# DIY Cave system rock wall



## chadleegaston (Jan 18, 2012)

Hello everyone. I have started my background for my aquarium finally. After seeing so many online, I have decided to have a go at it. Looking for any helpful hints to help keep this thing from popping out of the tank. I have carved all of it out of insulation board from lowes. Glued some of it together with silicone I and some with liquid nails power grab. Hoping it wont make a difference. I plan on coating it with plenty of drylok. Of course adding different cement colors to it. And on the last coat I want to add some sand to it here and there for some texture. I will be using silicone, lots and lots of silicone to attach it to the tank. I just hope none of the cave rocks come undone. Any help or ideas will be greatly appreciated. Thanks for reading. BTW it is going in a 55 Gallon with angels, neons, a common pleco, albino longfin pleco, african butterflys, two corys, and a ghost knife. A lot of fish I know. I will be getting another tank soon so I can put some of these guys in when they get big.


----------



## chadleegaston (Jan 18, 2012)

Here is a pic of what i got so far.


----------



## quentin8 (Sep 30, 2011)

link doent work.


----------



## chadleegaston (Jan 18, 2012)




----------



## chadleegaston (Jan 18, 2012)

Sorry about the first link not working. Im taking pics with my phone. Just had to figure out how to post them on here.


----------



## chadleegaston (Jan 18, 2012)

I had to make it in different pieces so it would fit in the tank










I am now working on a third section


----------



## Timcyn7 (Jan 18, 2012)

Thats great!


----------



## 13razorbackfan (Sep 28, 2011)

Looks very nice!


----------



## JimA (Nov 7, 2009)

I like it! Good job.


----------



## Mr.Dempsey (Jan 4, 2012)

thats awesome, has a very natural look


----------



## chadleegaston (Jan 18, 2012)

Thank you! My only fear is that after i have it in the tank and fill it with water, it will come apart.


----------



## DanniGirl (Jan 25, 2007)

chadleegaston said:


> Thank you! My only fear is that after i have it in the tank and fill it with water, it will come apart.


Only one way to know...

Looks good so far!


----------



## Steve C (Oct 9, 2011)

Looking good so far :thumb:

Is it designed to go all the way to the top of the tank? if it is then that should help to keep it all sandwiched together where you shouldn't have to worry much about it. Only section which may be a little concern would be the arch on the far left maybe. Are you planning on siliconing the foot of the arch to the bottom of the tank, or what's the plans for holding that down?

» **Records**

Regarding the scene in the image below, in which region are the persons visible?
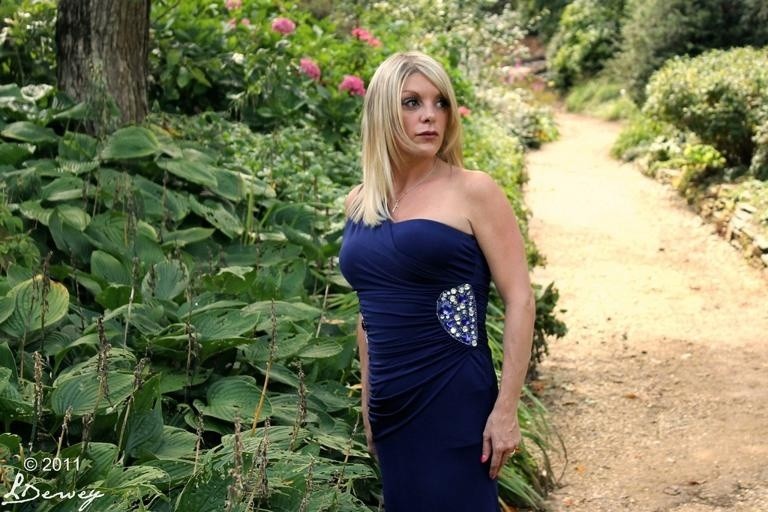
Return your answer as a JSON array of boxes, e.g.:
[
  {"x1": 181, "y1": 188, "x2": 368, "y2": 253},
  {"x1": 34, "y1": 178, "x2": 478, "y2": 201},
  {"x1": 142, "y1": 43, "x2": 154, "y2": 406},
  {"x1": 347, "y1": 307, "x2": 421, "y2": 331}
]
[{"x1": 339, "y1": 51, "x2": 536, "y2": 512}]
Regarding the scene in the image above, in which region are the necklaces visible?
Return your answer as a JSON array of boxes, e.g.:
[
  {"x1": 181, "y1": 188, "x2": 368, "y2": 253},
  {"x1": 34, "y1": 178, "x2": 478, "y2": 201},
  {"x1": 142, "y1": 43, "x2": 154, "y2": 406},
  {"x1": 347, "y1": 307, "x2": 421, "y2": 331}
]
[{"x1": 392, "y1": 161, "x2": 438, "y2": 213}]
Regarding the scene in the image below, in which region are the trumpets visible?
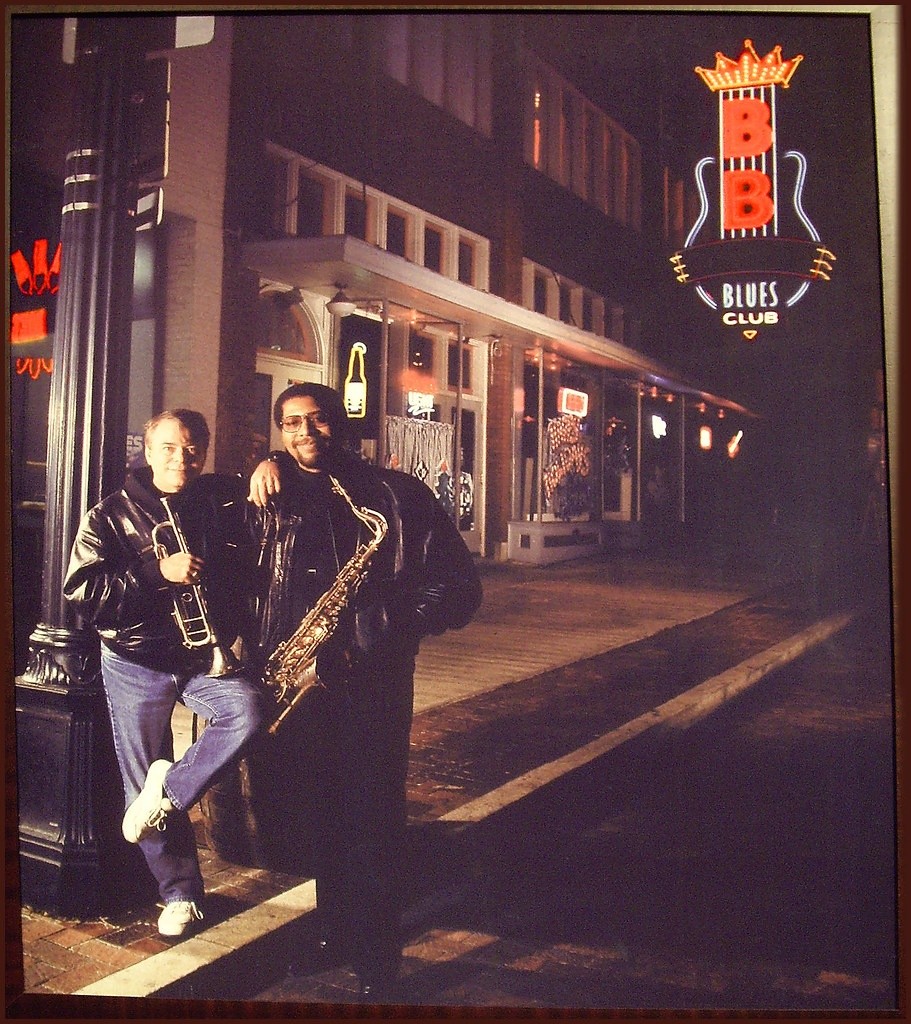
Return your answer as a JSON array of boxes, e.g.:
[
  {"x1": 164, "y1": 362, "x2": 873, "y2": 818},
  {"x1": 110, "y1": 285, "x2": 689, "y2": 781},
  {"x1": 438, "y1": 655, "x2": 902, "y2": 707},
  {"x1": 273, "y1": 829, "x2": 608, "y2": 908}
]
[{"x1": 151, "y1": 495, "x2": 250, "y2": 680}]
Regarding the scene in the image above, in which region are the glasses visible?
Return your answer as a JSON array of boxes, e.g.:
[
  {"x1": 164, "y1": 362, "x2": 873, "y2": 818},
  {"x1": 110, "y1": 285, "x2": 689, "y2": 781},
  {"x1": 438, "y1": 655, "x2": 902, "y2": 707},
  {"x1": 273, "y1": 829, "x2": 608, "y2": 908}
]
[{"x1": 280, "y1": 410, "x2": 330, "y2": 433}]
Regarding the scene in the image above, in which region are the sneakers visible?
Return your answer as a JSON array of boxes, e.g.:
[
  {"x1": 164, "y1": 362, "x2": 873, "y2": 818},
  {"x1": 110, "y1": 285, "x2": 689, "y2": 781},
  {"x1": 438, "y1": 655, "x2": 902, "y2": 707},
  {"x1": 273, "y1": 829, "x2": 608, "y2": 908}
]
[
  {"x1": 156, "y1": 901, "x2": 198, "y2": 936},
  {"x1": 122, "y1": 760, "x2": 177, "y2": 844}
]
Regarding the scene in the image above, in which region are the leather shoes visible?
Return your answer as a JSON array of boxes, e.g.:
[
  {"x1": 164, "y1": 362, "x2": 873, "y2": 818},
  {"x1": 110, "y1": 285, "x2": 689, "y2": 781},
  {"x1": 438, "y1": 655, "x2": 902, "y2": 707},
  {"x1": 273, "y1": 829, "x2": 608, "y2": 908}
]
[{"x1": 318, "y1": 931, "x2": 386, "y2": 997}]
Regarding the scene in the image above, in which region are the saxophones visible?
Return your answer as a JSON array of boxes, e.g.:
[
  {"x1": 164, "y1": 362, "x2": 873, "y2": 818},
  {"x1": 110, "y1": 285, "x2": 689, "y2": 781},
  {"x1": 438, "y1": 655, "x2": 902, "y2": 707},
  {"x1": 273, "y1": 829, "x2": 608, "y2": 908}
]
[{"x1": 260, "y1": 472, "x2": 387, "y2": 737}]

» **Required task 1**
From the thread about the DIY cave rock wall, copy the passage starting with "## DanniGirl (Jan" and going on through "way to know...".
» **Required task 2**
According to the thread about the DIY cave rock wall, what material was the background carved from?

» **Complete answer 1**
## DanniGirl (Jan 25, 2007)

chadleegaston said:


> Thank you! My only fear is that after i have it in the tank and fill it with water, it will come apart.


Only one way to know...

» **Complete answer 2**
Insulation board from Lowes.